De plus en plus présents sur le continent, les soldats américains ont pour mission de contrer la progression des mouvements jihadistes dans plusieurs États.
Quatre soldats des forces spéciales américaines ont trouvé la mort lors d’une embuscade au Niger au début du mois d’octobre. Un incident qui a mis au jour la montée en puissance de ces unités d’élite en Afrique.

La mission de ces soldats est de faire face à la progression des mouvements jihadistes : “neutraliser” les shebabs en Somalie, “affaiblir” le groupe État islamique au Sahel, en Libye ou en Égypte ou encore Al-Qaïda au Mali, et “contenir” Boko Haram au Nigeria, comme l’ont expliqué des responsables des Forces spéciales au siège de leur commandement (SOCOM) à Tampa, en Floride.
Autant d’interventions qui font de l’Afrique la deuxième zone d’intervention des forces spéciales américaines, après le Proche-Orient. Sur les 8.000 “opérateurs” des Forces spéciales américaines déployés chaque jour dans le monde en 2017, plus de 1.300 le sont en Afrique, et près de 5.000 au Proche-Orient, selon ces responsables. En cinq ans, leur nombre sur le continent africain a triplé: ils n’étaient que 450 en 2012.

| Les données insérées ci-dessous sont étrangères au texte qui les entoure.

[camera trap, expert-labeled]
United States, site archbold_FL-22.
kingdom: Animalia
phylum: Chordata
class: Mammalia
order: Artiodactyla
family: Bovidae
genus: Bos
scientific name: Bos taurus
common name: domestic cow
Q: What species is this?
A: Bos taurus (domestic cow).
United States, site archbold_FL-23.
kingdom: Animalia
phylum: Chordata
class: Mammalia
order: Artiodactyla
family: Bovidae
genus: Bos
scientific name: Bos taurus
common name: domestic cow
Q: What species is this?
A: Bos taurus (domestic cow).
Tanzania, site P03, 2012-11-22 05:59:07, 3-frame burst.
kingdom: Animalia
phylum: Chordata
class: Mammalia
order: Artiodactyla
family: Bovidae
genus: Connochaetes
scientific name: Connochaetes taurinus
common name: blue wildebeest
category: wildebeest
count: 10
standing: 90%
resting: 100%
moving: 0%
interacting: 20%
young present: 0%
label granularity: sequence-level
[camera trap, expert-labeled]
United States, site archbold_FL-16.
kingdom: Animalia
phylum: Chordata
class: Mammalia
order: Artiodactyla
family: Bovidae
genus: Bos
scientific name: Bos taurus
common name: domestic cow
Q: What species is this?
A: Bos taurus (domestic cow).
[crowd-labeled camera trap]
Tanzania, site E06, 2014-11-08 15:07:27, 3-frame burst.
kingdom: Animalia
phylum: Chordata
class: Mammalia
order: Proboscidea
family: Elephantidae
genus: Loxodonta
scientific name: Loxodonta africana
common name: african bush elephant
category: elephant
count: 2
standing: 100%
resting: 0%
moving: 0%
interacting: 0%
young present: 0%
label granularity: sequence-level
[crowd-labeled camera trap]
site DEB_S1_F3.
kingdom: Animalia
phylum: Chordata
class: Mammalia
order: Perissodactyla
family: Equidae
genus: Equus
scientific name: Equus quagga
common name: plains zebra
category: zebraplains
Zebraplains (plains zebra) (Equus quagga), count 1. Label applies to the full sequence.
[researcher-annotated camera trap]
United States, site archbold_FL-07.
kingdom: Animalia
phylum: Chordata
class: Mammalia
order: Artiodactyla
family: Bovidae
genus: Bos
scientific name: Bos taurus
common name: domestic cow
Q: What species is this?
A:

Des soldats d’élite dispatchés en Afrique

Généralement, il s’agit d’une équipe d’une douzaine de soldats d’élite qui servent d’instructeurs à environ 300 soldats d’un État africain sur une période de deux à trois mois. Ils sont déployés par chaque jour dans une vingtaine de pays en moyenne. Si le SOCOM ne précise pas quels pays sont concernés, un rapport au Congrès du commandant des forces américaines en Afrique, le général Thomas Waldhauser, dévoile que les militaires américains sont notamment présents au Tchad, en République démocratique du Congo, en Ethiopie, en Somalie, en Ouganda, au Soudan, au Rwanda et au Kenya.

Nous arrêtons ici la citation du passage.